HealthDay News — Following the introduction of the COVID-19 vaccine, decreases in COVID-19 cases, emergency department visits, hospital admission, and deaths were seen among older adults, according to research published in the June 8 early-release issue of the U.S. Centers for Disease Control and Prevention Morbidity and Mortality Weekly Report.
Noting that the Advisory Committee on Immunization Practices recommended prioritizing health care personnel and residents of long-term care facilities followed by essential workers and persons at risk for severe illness for COVID-19 vaccination, including those aged ≥65, Athalia Christie, from the CDC COVID-19 Response Team, and colleagues examined the impact of COVID-19 vaccination. The rates of COVID-19 cases, emergency department visits, hospital admission, and deaths were examined by age group prevaccine (Nov. 29 to Dec. 12, 2020) and during April 18 to May 1, 2021.
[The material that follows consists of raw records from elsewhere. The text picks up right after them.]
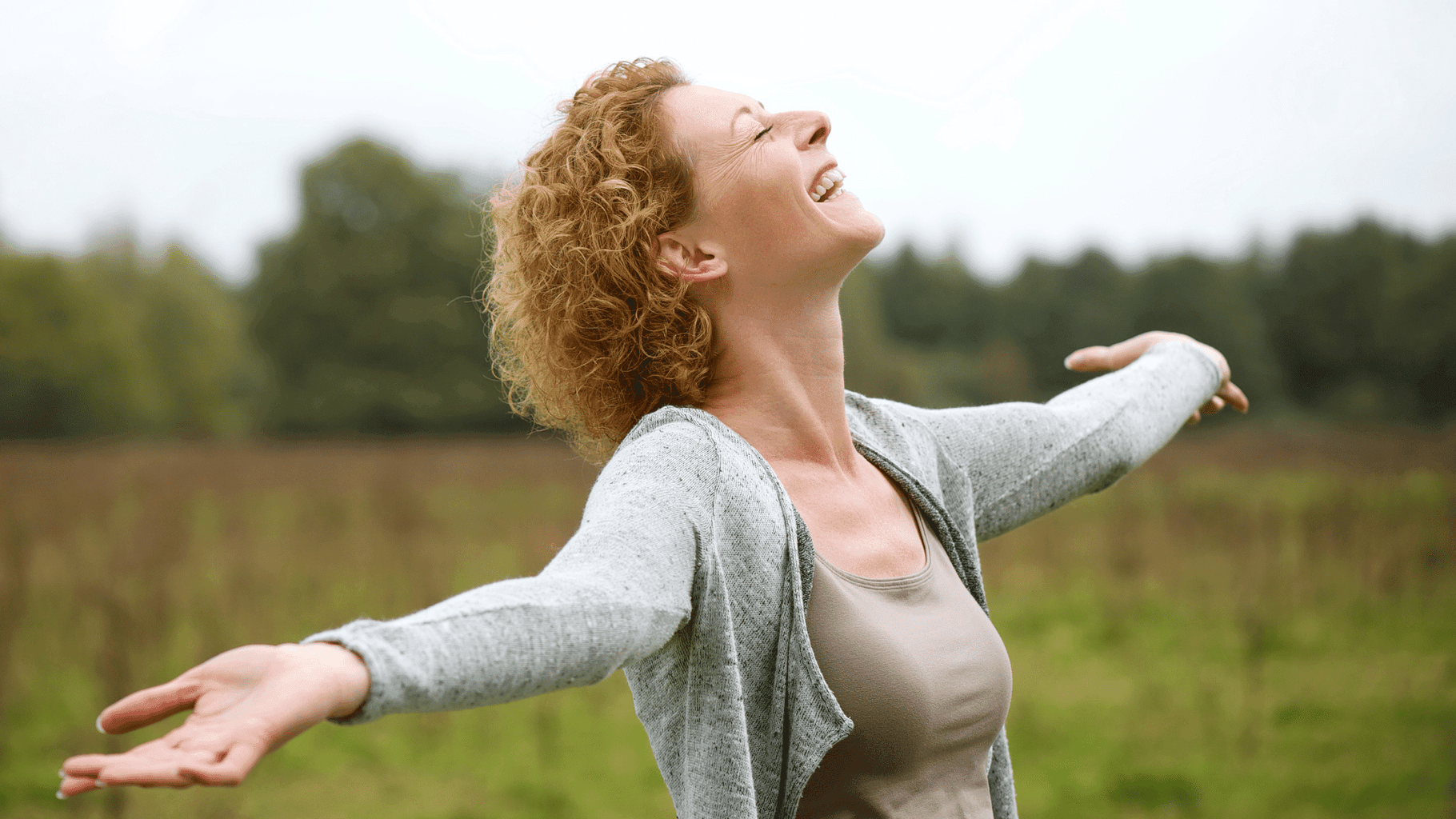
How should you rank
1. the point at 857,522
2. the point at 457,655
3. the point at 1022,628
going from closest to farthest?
1. the point at 457,655
2. the point at 857,522
3. the point at 1022,628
The researchers found that 82, 63, and 42 percent pf persons aged ≥65, 50 to 64, and 18 to 49 years had received one or more COVID-19 vaccine doses by May 1, 2021. Comparing the oldest age group (≥70 for hospital admissions; ≥65 for other measures) with adults aged 18 to 49 years yielded rate ratios for COVID-19 incidence, emergency department visits, hospital admissions, and deaths that were 40, 59, 65, and 66 percent lower, respectively, in late April.
“Comparing the two-week prevaccination period with two weeks in late April, declines were significantly greater among older adults, who had higher vaccination coverage, than among younger adults, who had lower coverage,” the authors write. “These age-stratified results provide ecologic evidence of the likely contribution of vaccination coverage to reducing COVID-19 outcomes.”